# Jewel Cichlid compatible?



## NewRamMoma (Jan 1, 2012)

So could not resist the jewel cichlids at the petstore. I did do a little research but still need help. Bought 2, have no clue if m/f, they have been in qt for a month now and seem to be doing great! So here are my questions:
I read that these are African river cichlids but should not be kept with other Africans...they should be kept with South American cichlids or Kribs? Is this true? Seems to be some confusion. Had one lfs employee tell me only Jewels while another told me any Africans? Another told me any semi-aggressive fish, but overstock and plan on losing some to jewels! I do understand that when setting up a new group of fish there may be losses..but I will not intentionally set up a buffet for my jewels! :? Also read in several spots..no mbunas.

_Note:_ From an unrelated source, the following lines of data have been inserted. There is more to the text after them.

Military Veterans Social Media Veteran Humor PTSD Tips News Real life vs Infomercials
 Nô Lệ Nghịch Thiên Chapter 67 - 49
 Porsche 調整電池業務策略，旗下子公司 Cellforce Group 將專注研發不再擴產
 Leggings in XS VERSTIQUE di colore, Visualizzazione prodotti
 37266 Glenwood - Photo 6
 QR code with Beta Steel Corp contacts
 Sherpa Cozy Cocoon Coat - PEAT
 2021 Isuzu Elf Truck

Basically, need some suggestions as to what I can put in with these guys. Oh, and if possible could you let me know common names for the fish since most pet stores have no clue on the scientific names! 
OK..info on tank they will be going in...2 choices both 40breeders. First is already established with 3 killifish, 5 albino tiger barbs and 1 rubber lip pleco. White sand, black backing on tank. 205 fluval canister filter. A few real plants (just started) rocks and a chunk of Malawi wood.

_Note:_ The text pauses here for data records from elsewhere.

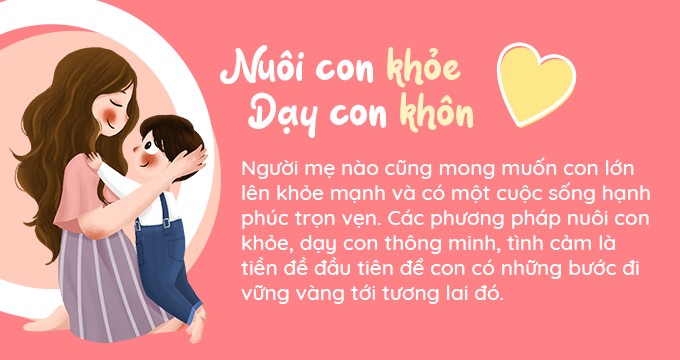 Ảnh minh họa chú bé chăn cừu đang hô hoán có sói đến.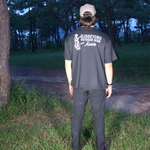 Cargar imagen en el visor de la galería, El Vaquero | Western Outdoor Series
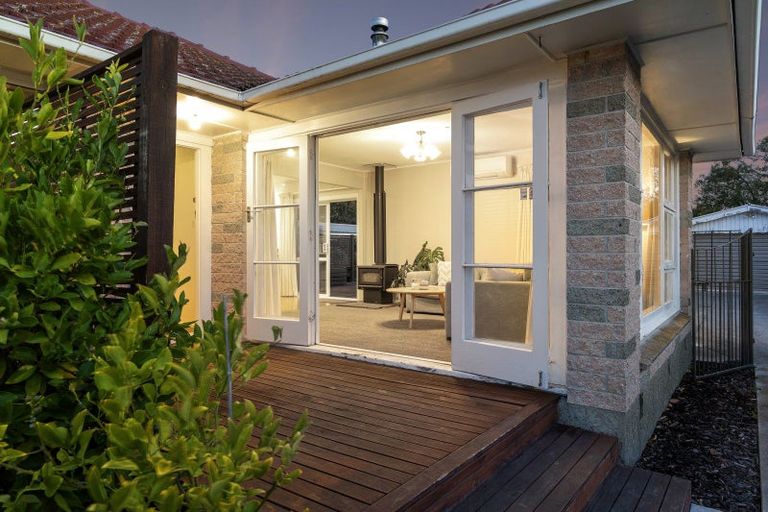 Photo of property in 6 Helmsdale Street, Burwood, Christchurch, 8083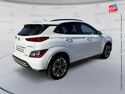 Véhicule d'occasion HYUNDAI KONA ELECTRIC 39KWH - 136CH INTUITIVE
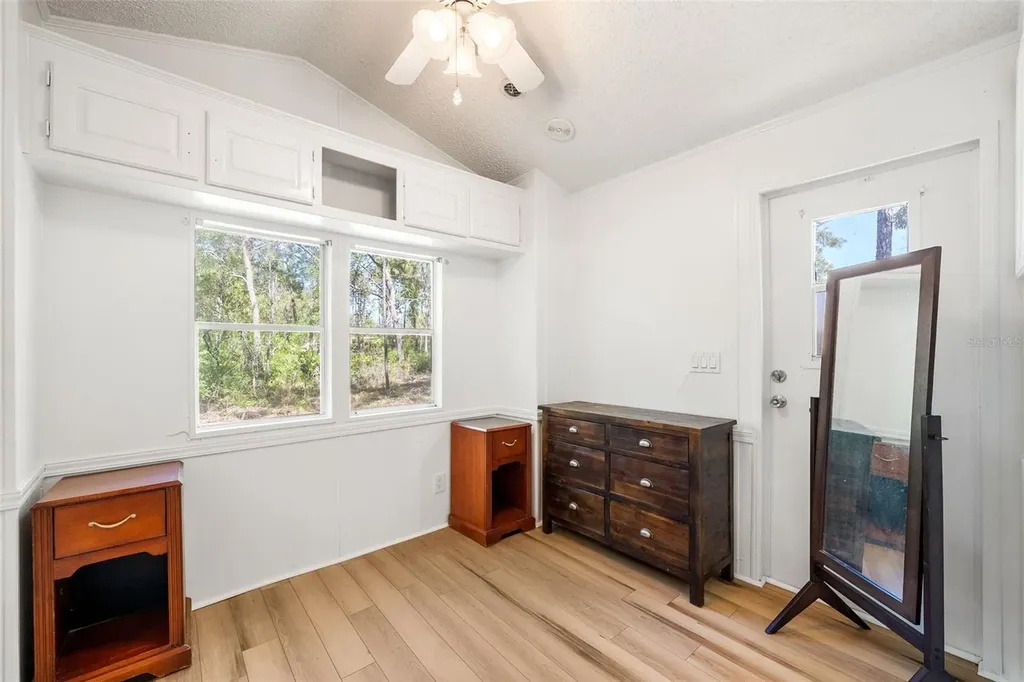 25723 Bareva Road Weeki Wachee FL 34614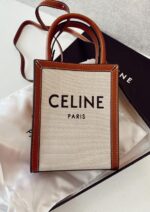 BOLSO CELINE RECTANGULO - Image 4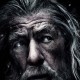Crítica: “O Hobbit: A Batalha dos Cinco Exércitos” (SEM SPOILERS)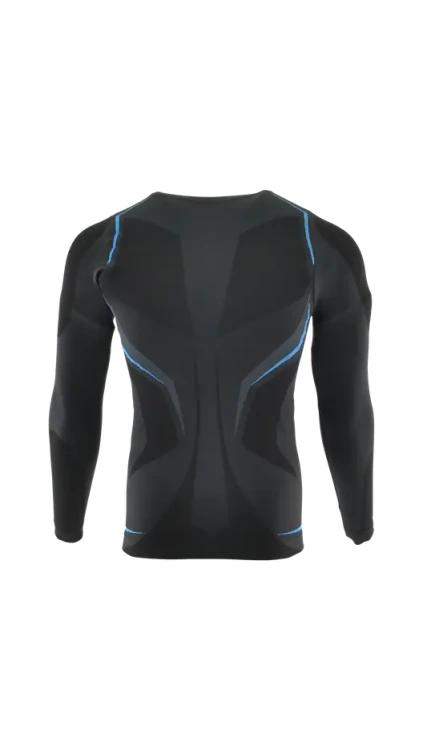 e6982d86842ff11077ab528d20019789Koszulka termoaktywna z długim rękawem.webp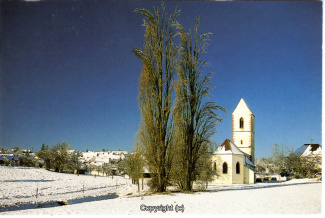 0870A-Blansingen024-Kirche-1990-Scan-Vorderseite.jpg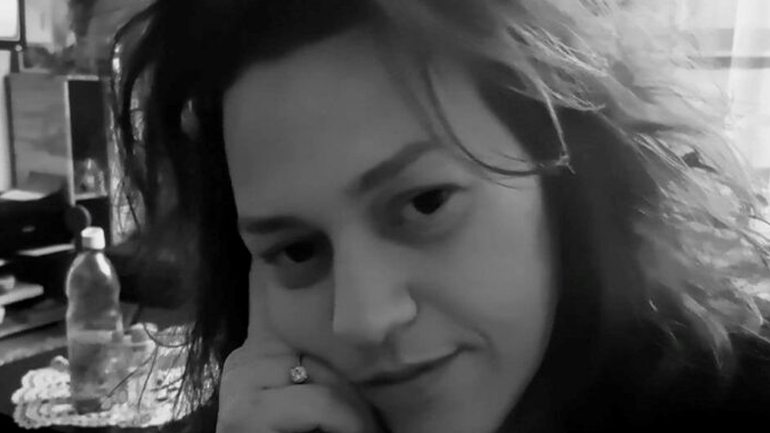 Ήρθε στον Βόλο από τη Γερμανία για το μνημόσυνο της μητέρας της και πέθανε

Second tank is blank slate...would also like to put canister filter, size?...otherwise open for suggestions. Will be able to do quick cycle with established media from other tanks (have 10
to choose from!) so feel free to throw suggestions my way  [/u]

Should I use sand or fine gravel? Also heard light color will wash out the fishes color...but they are in my qt tank with black gravel/backing and they are really dark with only the blue dots showing. 
Suggestions? I know I need lots of caves or hiding places so I will do that.
Sorry about long post...but thanks for any help!


----------



## RifterFish (Feb 5, 2012)

I have kept Jewels with other african cichlids and it was not a problem. As long as the Africans in the tank are larger and can match the aggression than the jewels they will get along. But this was a larger tank. My jewels kept to one corner and minded their own business until another fish came too close and they would be chased off. You will never be able to mate them in a community tank. The eggs get eaten and the fry soon after they hatch, if they make it that far. The females tend to have a lighter color belly, while the males are a little redder. Also, the female's belly will buldge with eggs quite frequently, as young as 1 1/2 inches. if the jewels pair, they pair for life. They will only mate with each other so if you have a pair do not add another or it will be killed by the male. If your jewels are swimming and sleeping together, then you prob have a male and female. When and if they breed, the male will kill anything in the tank that is smaller or not able to fend him off.


----------



## RifterFish (Feb 5, 2012)

Oh, and my Jewels hated, absolutely hated black substrate. they did not show their color and always looked stressed when Imoved them to their own tank. When I put in a lighter color sand, they were happy as peaches and back to breeding and swimming around. Do not put in the the barbs and other fish you have in the one tank. They will be killed when the jewels are ready to mate. Make sure you have plenty of caves, plants and things for fish to hide.


----------



## 13razorbackfan (Sep 28, 2011)

I would NOT put a breeding pair of jewels with other fish in a 40g tank. They will probably kill the other fish.


----------



## ILCichlid (Feb 27, 2012)

I wouldn't risk a pair of jewels with any other fish in a smaller tank. 13razorbackfan is probably right about others being killed


----------